— Begin RAW RECORDS —
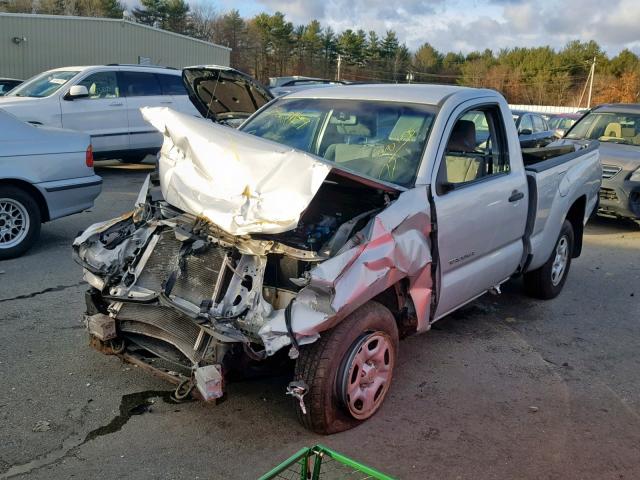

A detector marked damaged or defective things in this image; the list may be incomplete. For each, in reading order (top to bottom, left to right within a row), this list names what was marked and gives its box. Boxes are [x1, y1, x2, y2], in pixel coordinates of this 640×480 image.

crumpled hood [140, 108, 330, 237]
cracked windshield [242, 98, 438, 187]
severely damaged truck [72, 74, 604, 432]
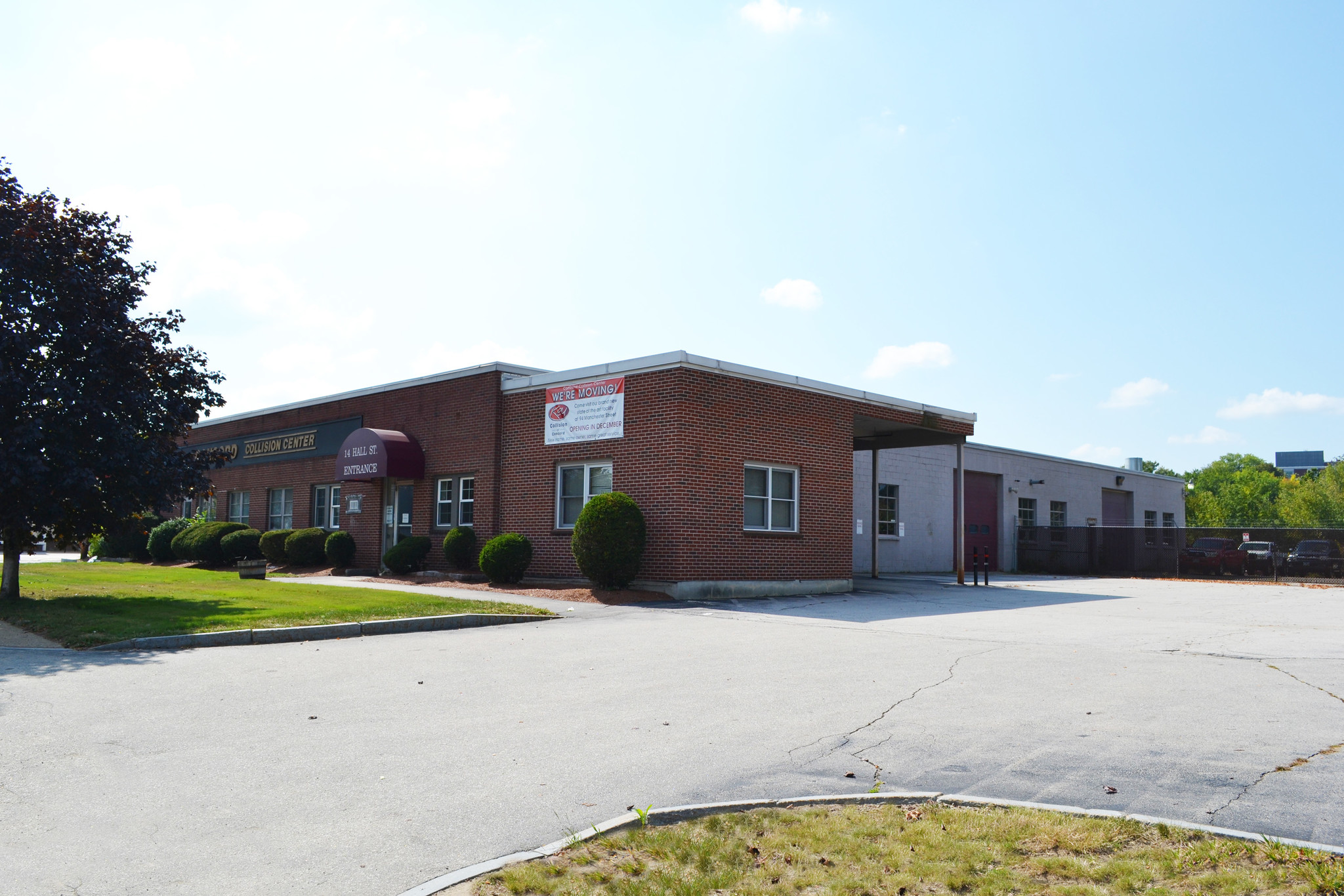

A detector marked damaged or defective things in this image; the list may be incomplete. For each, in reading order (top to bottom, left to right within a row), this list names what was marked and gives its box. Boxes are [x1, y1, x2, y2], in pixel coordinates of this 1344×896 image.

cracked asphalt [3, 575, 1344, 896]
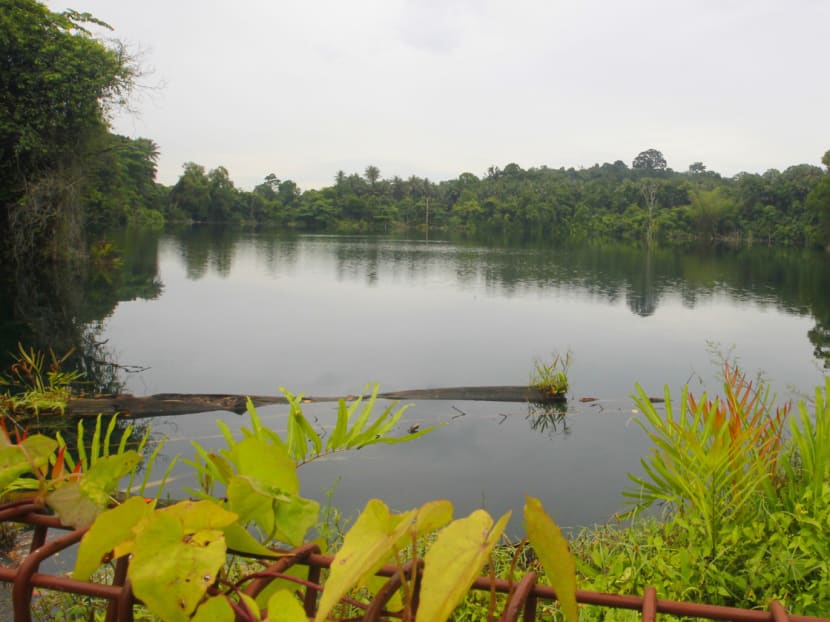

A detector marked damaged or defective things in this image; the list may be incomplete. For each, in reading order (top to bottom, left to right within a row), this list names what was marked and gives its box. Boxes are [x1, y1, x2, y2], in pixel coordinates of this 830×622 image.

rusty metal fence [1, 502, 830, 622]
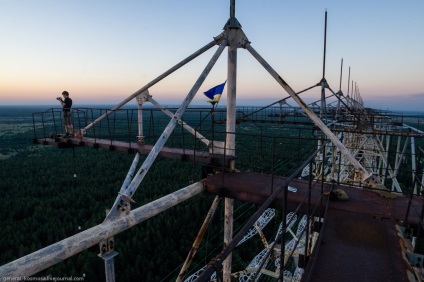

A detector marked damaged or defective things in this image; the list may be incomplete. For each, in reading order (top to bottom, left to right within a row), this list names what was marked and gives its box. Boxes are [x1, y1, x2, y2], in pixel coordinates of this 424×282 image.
— End RAW RECORDS —
— Begin RAW RECORDS —
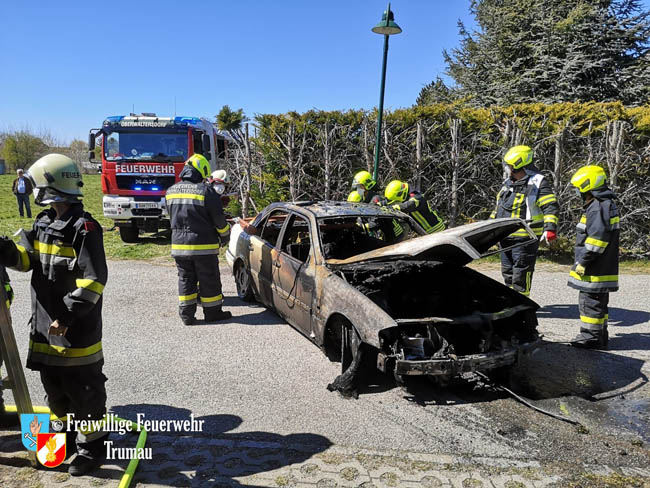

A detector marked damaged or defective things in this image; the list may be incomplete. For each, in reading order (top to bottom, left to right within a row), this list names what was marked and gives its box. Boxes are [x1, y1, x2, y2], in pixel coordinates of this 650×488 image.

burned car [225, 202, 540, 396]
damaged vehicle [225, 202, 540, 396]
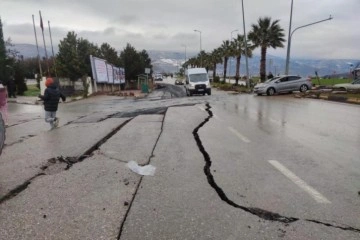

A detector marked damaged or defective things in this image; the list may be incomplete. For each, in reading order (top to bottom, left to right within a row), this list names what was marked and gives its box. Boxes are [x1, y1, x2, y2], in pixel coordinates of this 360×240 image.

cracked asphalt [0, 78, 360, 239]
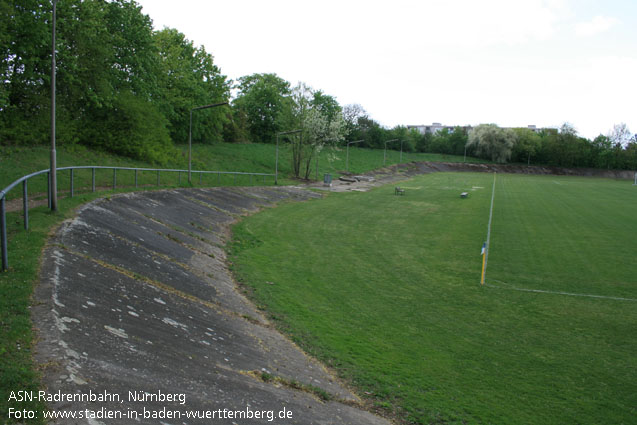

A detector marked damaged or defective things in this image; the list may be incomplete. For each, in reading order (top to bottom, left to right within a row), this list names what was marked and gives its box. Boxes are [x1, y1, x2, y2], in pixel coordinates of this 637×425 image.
— End RAW RECORDS —
▸ **EXERCISE BRIEF**
Copy the stretch of the records above from the line containing "this 1344×896 image." through the line containing "rusty metal fence [1, 502, 830, 622]", word for word, and leave out the pictures.

▸ **SOLVED EXERCISE**
A detector marked damaged or defective things in this image; the list may be incomplete. For each, in reading order (top to bottom, left to right within a row), this list names what was marked and gives its box. Boxes are [x1, y1, x2, y2], in pixel coordinates of this 1344×896 image.

cracked asphalt [3, 575, 1344, 896]

A detector marked damaged or defective things in this image; the list may be incomplete. For each, in reading order (top to bottom, left to right within a row), this list names what was marked and gives its box. Boxes are [x1, y1, x2, y2], in pixel coordinates of this 830×622 image.

rusty metal fence [1, 502, 830, 622]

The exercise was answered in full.